- [Required work] The answer must consist of each line below that contains the string "name".

- [Collected data]

=== Begin Enclosure ===

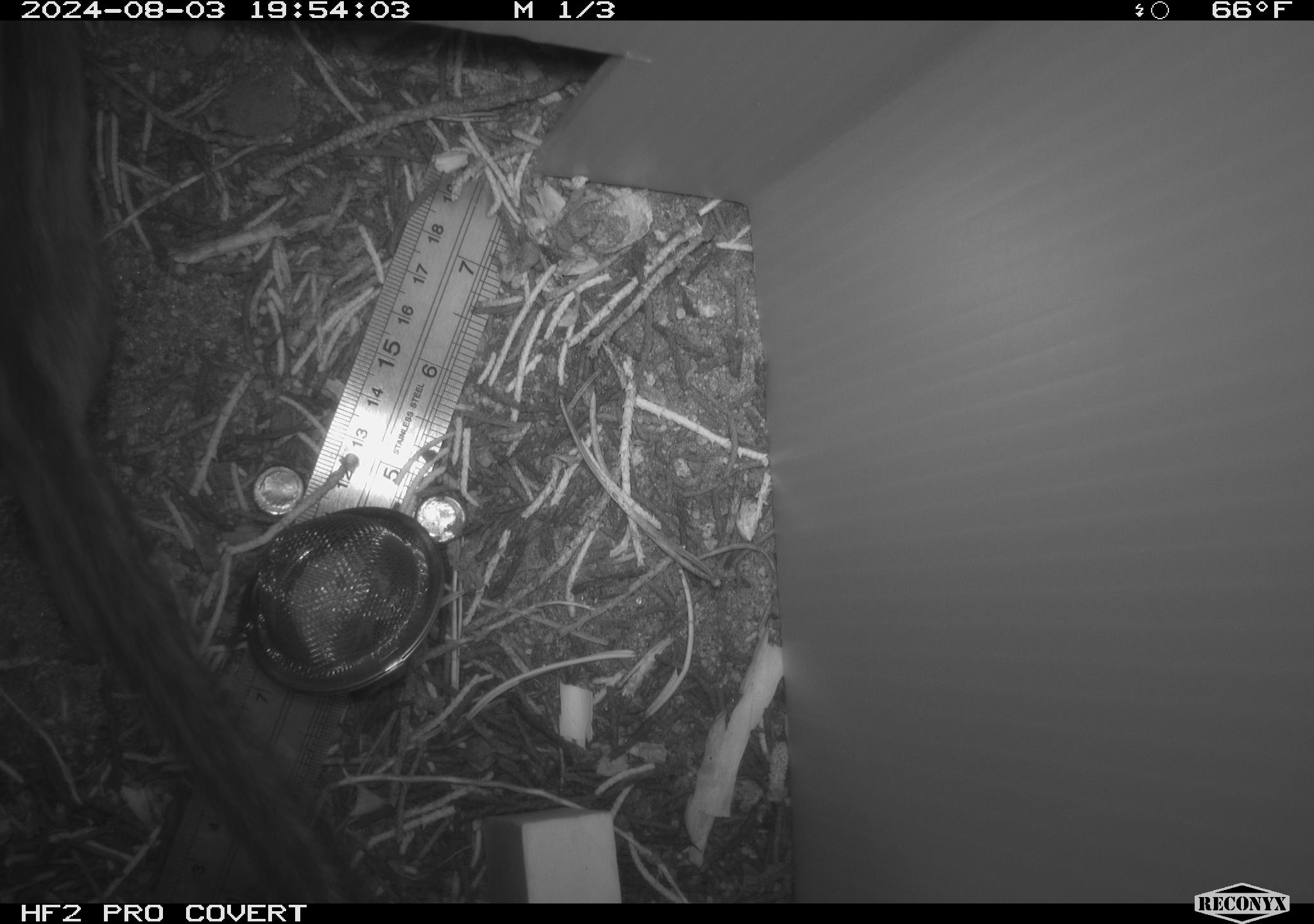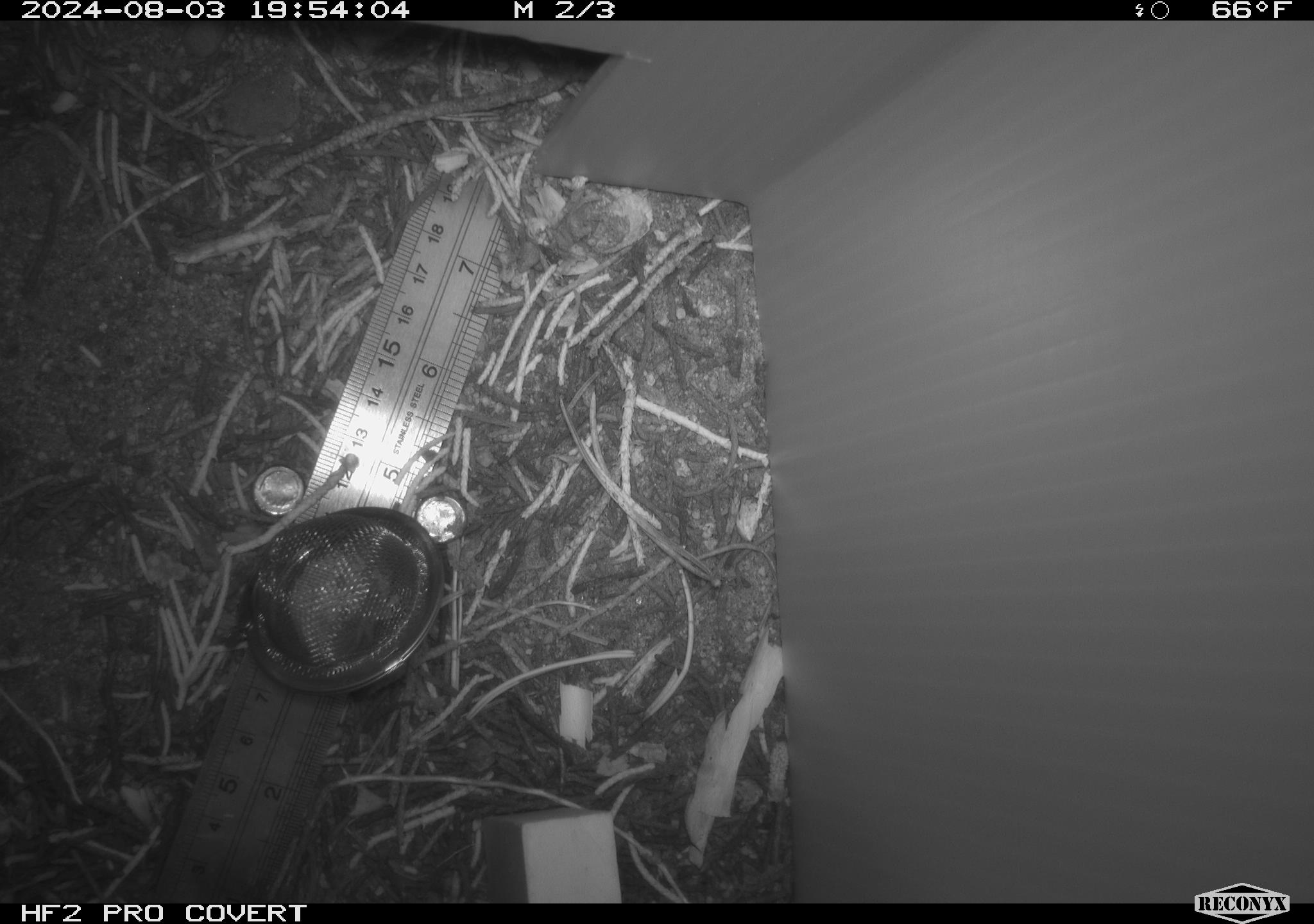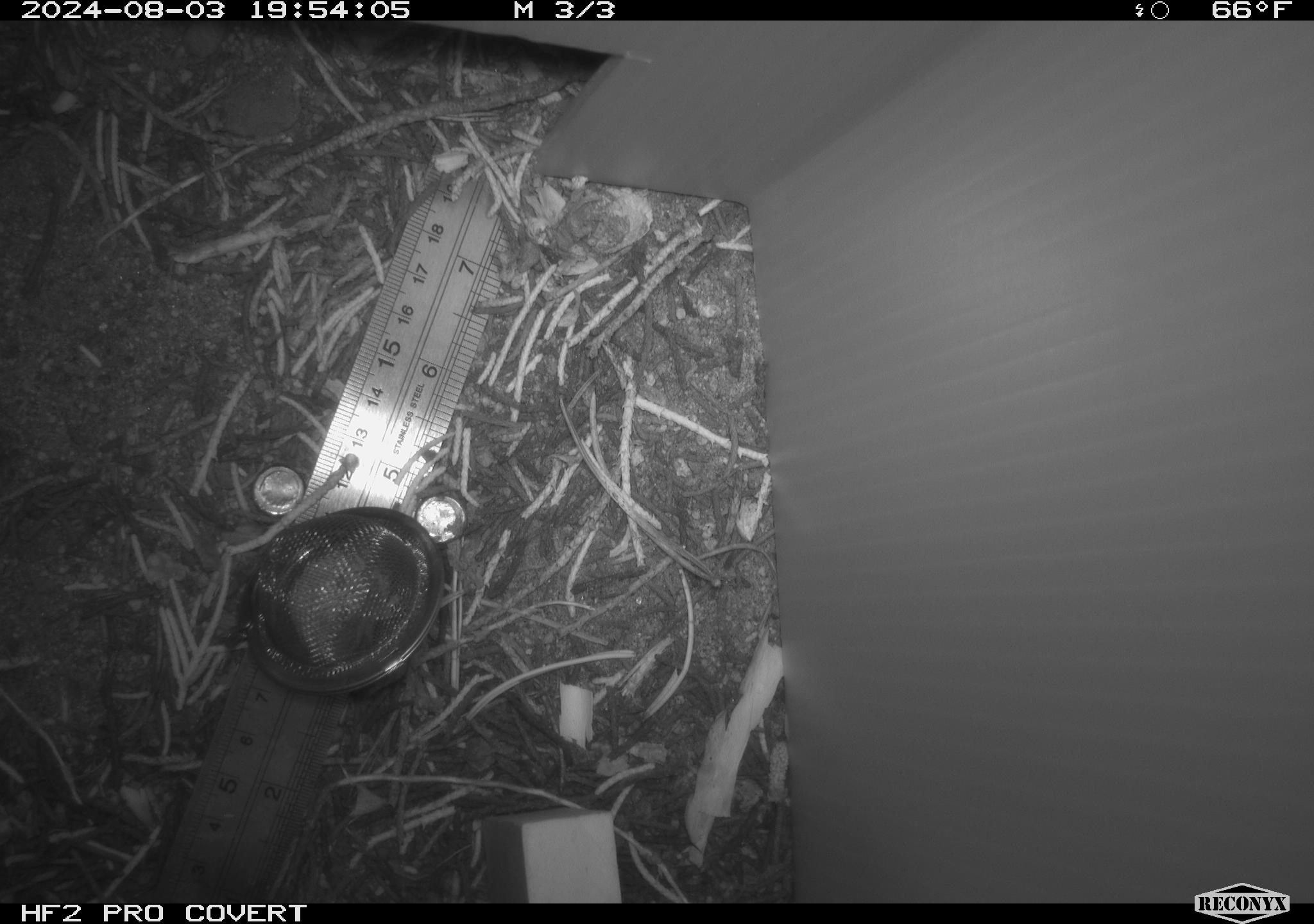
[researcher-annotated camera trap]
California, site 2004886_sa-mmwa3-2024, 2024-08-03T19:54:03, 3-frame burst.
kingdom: Animalia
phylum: Chordata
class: Mammalia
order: Rodentia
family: Sciuridae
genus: Neotamias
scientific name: Neotamias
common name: western chipmunks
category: neotamias species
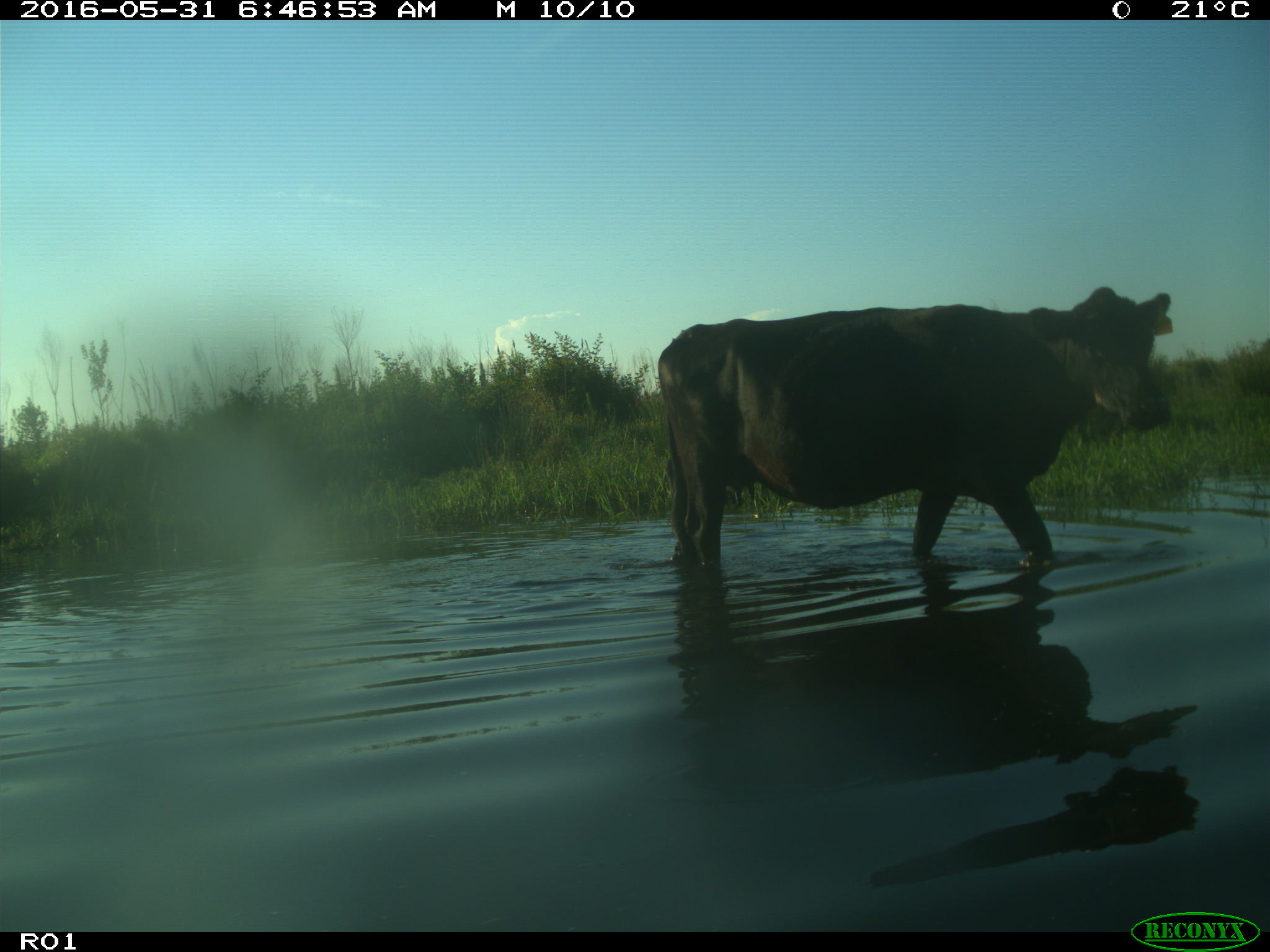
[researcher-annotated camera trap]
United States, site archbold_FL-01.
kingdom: Animalia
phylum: Chordata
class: Mammalia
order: Artiodactyla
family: Bovidae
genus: Bos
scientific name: Bos taurus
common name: domestic cow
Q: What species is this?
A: Bos taurus (domestic cow).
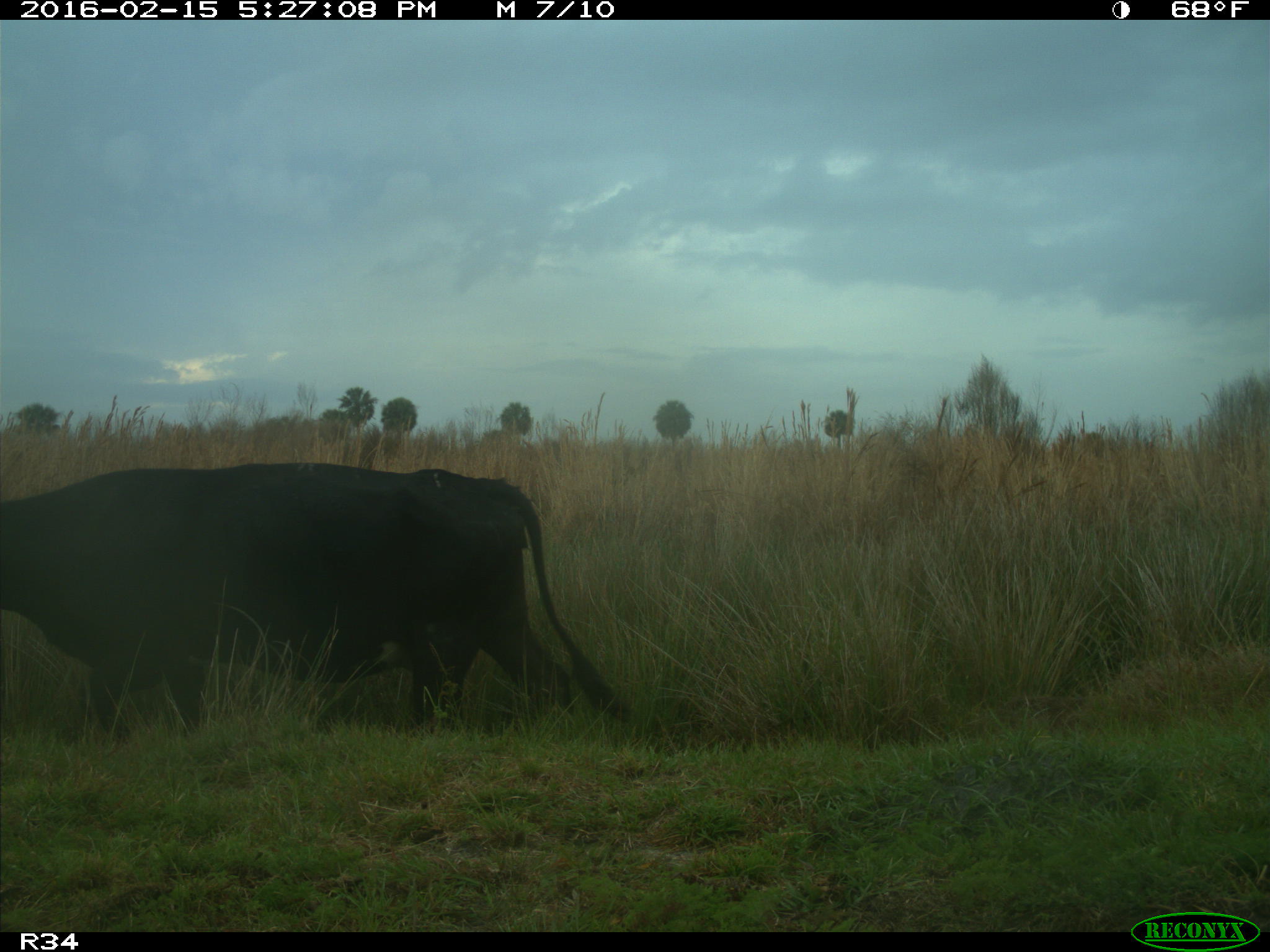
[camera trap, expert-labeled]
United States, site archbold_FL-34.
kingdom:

=== End Enclosure ===

- [Answer space]
scientific name: Neotamias
common name: western chipmunks
scientific name: Bos taurus
common name: domestic cow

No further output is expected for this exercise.